Ongwen's ICC Pre-Trial Hearing Ends


In short
The lead judge, Cuno Tarfusser of the three panels of justices announced the conclusion of the pre-trial session after hearing the final submissions from the prosecution and defense sides.

The International Criminal Court-ICC Pre-trial Chamber has concluded the five day confirmation of charges hearing against Dominic Ongwen, the former Commander of the rebel Lord's Resistance Army-LRA Sinia Brigade. Ongwen faces 70 charges of war crimes and crimes against humanity that he alleged committed in the two-decade war in Northern Uganda. The war saw hundreds of civilians killed in a brutal manner.

The lead judge Cuno Tarfusser announced the conclusion of the pre-trial session after hearing the final submissions from the prosecution and defense sides. The two other judges are Marc Perrin de Brichambaut and Chang-ho Chung. "Confirmation of charges is concluded. I thank you all who participated and contributed to the chamber." said lead judge Tarfusser.  "In order to find the best solution and decide on the issue, we will issue our ruling within 60 days from tomorrow..." 

Earlier on, Poalina Massidda, one of the lawyers who represented the LRA victims, told court that the prosecution had adduced sufficient evidence to show that Ongwen committed all the crimes as charged and that he should be committed for a full trial. "There is sufficient evidence to establish that Mr. Ongwen committed the crimes. We therefore ask the chamber to confirm all the charges brought against him..." said Poalina.  

However, Krispus Ayena Odong, one of Ongwen's defense lawyers asked court not to confirm any of the 70 charges brought against his client on grounds that prosecution had failed to squarely link him to the mass killings.
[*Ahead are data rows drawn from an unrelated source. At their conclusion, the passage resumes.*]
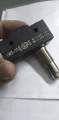 ����������� �������� LXW5-11 (AC-15 380V 1.9A; D�-13 220V 1.25A)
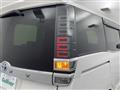 2021 Toyota Voxy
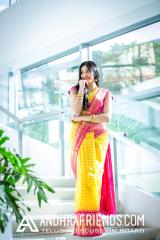 WY7C0037.jpg Edit.jpg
Ayena told court that his client is suffering double jeopardy as he has been denied to live in his village for the last 25 years and now finds himself at the ICC.

He also told court that the prosecution failed to prove that Kony stuck to the chain of command. Ayena further told court that the war was against the Ugandan government and the LRA rebel group, but unfortunately some innocent civilians were caught in the middle and killed. He added that his village is just four kilometers away from Abok, one of the camps that were attacked by rebels and that he knows exactly what the victims went through. 

Ayena suggested to court that the world should then come to the aid of the suffering Kony victims instead of just looking at them. The judges have three options at the end of scrutinizing the evidence.  The first option is to confirm some or all the charges against Ongwen and send him on full trial, the second is not to confirm all or some of the charges and the last option is to ask prosecution to carry out more investigations once the court finds that the evidence adduced points to something else.